- _Directions for this task_
Copy the lines from the line with "[Б/У] Оперативная память" to the line with "Hyundai Solaris II", substituting "Winter" for "Summer" and leaving everything else unchanged.

- _Data under study_

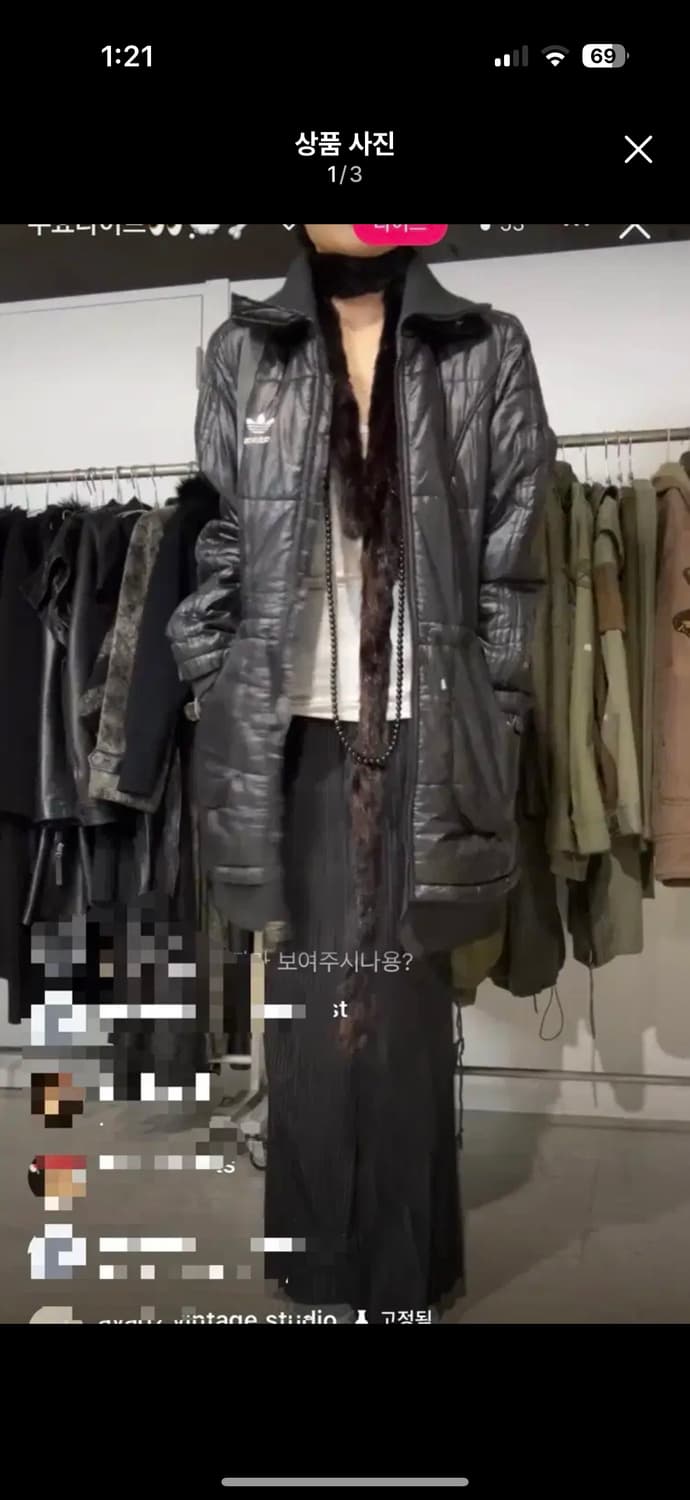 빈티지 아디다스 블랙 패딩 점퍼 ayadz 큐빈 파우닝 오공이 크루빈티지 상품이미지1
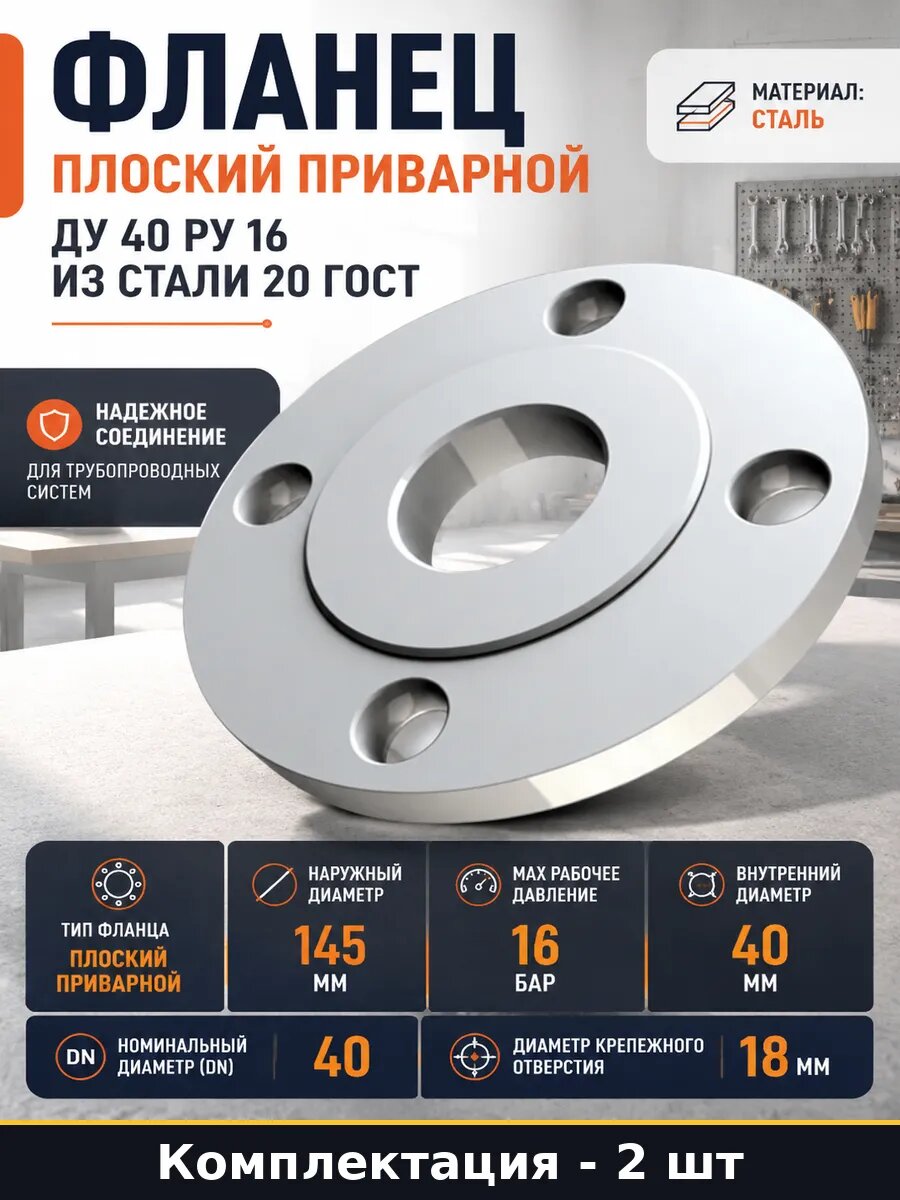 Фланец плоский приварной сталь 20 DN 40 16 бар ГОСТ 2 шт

* * *

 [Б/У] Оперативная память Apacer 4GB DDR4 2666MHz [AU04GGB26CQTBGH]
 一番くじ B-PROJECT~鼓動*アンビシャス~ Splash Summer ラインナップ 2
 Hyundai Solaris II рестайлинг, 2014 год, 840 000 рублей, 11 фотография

- _Answer to this task_
 [Б/У] Оперативная память Apacer 4GB DDR4 2666MHz [AU04GGB26CQTBGH]
 一番くじ B-PROJECT~鼓動*アンビシャス~ Splash Winter ラインナップ 2
 Hyundai Solaris II рестайлинг, 2014 год, 840 000 рублей, 11 фотография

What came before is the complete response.